In the total population, both the percent decrease and the absolute reduction in LDL-C values were significantly greater with the use of EZE/SMV than with the 3 statin monotherapies (P < 0.005 for all comparisons). A significantly greater percentage of patients achieved AHA/ACC LDL-C goals in the first 3 months of EZE/SMV treatment compared with those using each statin monotherapy (P < 0.05 for all comparisons). Among matched patients with diagnosed diabetes, the percent reduction in LDL-C was also higher with the use of EZE/SMV than with each statin monotherapy (P < 0.005 for all comparisons).

CONCLUSION

In a real-world setting, EZE/SMV appeared to be more effective than simvastatin, atorvastatin, or rosuvastatin monotherapy for attaining therapeutic goals set forth by national and professional societies in patients being initiated on statin-based lipid-lowering therapy.

摘要

背景

随机研究表明,当依折麦布与他汀类药物联合用于治疗高胆固醇血症时,可提高目标低密度脂蛋白胆固醇(LDL-C)值的达标率。
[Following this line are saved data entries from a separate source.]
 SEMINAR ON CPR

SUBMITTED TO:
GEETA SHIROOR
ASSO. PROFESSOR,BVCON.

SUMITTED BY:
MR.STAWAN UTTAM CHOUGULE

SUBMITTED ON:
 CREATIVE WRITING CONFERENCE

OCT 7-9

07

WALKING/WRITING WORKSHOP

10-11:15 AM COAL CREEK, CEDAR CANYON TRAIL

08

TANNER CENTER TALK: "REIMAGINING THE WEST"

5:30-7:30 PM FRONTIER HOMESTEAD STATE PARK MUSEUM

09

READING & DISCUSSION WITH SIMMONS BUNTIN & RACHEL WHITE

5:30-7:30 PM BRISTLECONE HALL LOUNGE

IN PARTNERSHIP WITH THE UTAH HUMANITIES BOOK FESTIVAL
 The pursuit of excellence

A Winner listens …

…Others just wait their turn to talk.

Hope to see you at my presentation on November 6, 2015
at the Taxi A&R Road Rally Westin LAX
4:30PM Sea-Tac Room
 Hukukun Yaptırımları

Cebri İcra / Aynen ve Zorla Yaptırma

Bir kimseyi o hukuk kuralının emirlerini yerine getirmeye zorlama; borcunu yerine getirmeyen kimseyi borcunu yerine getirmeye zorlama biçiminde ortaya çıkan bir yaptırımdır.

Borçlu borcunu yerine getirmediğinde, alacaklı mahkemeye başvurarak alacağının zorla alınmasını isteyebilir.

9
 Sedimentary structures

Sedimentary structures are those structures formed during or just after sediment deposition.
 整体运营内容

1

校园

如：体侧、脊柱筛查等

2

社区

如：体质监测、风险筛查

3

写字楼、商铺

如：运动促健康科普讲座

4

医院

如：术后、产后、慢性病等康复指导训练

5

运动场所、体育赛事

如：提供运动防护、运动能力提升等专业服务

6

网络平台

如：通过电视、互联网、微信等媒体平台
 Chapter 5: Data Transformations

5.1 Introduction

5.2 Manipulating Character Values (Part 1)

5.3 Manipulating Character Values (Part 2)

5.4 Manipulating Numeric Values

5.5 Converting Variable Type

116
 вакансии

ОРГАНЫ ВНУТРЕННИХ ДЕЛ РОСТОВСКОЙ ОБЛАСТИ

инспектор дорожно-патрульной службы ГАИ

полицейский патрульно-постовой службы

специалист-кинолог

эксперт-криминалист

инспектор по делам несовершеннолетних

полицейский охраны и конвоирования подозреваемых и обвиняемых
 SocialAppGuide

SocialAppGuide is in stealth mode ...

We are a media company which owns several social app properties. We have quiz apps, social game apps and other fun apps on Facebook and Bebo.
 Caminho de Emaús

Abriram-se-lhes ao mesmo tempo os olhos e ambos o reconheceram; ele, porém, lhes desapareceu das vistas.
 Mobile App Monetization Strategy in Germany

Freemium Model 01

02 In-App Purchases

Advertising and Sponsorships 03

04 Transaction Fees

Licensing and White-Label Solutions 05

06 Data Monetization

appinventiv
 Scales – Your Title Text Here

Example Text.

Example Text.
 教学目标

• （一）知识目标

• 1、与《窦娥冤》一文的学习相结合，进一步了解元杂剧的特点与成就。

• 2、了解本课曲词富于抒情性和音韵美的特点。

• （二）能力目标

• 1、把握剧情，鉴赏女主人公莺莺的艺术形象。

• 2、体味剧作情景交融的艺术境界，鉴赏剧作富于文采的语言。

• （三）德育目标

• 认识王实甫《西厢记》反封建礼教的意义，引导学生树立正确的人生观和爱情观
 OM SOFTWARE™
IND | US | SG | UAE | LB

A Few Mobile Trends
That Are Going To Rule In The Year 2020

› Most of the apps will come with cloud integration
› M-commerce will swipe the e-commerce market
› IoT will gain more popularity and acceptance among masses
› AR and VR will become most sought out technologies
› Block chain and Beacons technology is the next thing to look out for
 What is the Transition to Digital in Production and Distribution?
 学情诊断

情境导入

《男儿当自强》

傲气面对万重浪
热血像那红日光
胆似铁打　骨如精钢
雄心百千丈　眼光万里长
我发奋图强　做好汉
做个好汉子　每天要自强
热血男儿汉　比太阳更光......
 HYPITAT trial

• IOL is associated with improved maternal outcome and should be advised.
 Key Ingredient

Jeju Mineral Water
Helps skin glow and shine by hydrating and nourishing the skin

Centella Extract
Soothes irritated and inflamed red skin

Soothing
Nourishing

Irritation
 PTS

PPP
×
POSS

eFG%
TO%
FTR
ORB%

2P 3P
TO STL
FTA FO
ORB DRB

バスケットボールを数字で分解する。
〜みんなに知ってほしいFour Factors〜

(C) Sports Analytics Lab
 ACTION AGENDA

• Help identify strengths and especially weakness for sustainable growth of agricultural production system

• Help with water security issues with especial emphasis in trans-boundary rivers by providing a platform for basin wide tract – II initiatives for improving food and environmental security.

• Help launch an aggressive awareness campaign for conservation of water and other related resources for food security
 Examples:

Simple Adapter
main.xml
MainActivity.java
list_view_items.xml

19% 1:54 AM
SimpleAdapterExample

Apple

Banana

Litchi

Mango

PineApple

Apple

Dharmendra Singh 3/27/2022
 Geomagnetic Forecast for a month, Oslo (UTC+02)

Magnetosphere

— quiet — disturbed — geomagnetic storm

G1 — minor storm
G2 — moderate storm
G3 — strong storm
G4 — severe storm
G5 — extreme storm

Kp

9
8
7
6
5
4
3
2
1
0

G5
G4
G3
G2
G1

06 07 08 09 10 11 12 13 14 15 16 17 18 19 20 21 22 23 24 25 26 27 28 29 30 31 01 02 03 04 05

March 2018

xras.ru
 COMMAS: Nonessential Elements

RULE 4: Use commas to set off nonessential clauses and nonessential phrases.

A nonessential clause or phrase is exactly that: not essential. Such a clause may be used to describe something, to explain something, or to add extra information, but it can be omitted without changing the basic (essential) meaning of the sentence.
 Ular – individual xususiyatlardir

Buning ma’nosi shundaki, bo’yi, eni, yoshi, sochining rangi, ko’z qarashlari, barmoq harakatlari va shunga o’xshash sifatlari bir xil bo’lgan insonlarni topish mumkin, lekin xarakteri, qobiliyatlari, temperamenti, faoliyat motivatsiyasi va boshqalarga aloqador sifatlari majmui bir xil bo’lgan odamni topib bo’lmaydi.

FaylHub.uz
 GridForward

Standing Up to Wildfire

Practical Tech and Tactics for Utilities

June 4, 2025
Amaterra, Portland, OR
然而,随机对照临床试验中的干预措施的疗效可能与真实世界(社区实践)环境中的疗效不相关。目前缺乏依折麦布/辛伐他汀(EZE/SMV)在控制临床试验之外降低 LDL-C 的疗效数据。

目的

本回顾性观察性研究使用来自大型全国性行政索赔数据库的患者数据,评估了依折麦布/辛伐他汀在新起始使用患者中降低 LDL-C 值和达到 LDL-C 目标值的疗效,并将结果与几种他汀类单药治疗进行了比较。

方法

评估了 2004 年 7 月 1 日至 2007 年 12 月 31 日期间首次开具依折麦布/辛伐他汀或他汀类单药处方且年龄≥18 岁的高胆固醇血症患者。从数据库中获取的相关数据包括降脂药物名称、首次处方日期、剂量、血清血脂水平和样本日期。还可获得心血管病史、糖尿病和其他并存疾病及治疗的相关数据。经倾向评分匹配后,构建多元回归模型,以评估治疗选择对关键治疗结局的影响,包括 LDL-C 的降低(绝对值和百分比)以及达到美国心脏协会/美国心脏病学会(AHA/ACC)2006 年更新指南定义的 LDL-C 目标水平的患者比例。

结果

在总体人群中,与使用 3 种他汀类单药治疗相比,使用 EZE/SMV 治疗时 LDL-C 值的百分比降幅和绝对降幅均显著更大(所有比较 P<0.005)。与使用每种他汀类单药治疗相比,EZE/SMV 治疗的患者在治疗的前 3 个月内达到 AHA/ACC LDL-C 目标的比例显著更高(所有比较 P<0.05)。在诊断患有糖尿病的匹配患者中,使用 EZE/SMV 治疗时 LDL-C 的降幅也显著高于每种他汀类单药治疗(所有比较 P<0.005)。

结论

在真实世界环境中,与辛伐他汀、阿托伐他汀或罗苏伐他汀单药治疗相比,依折麦布/辛伐他汀在开始他汀类药物降脂治疗的患者中似乎更能达到国家和专业学会制定的治疗目标。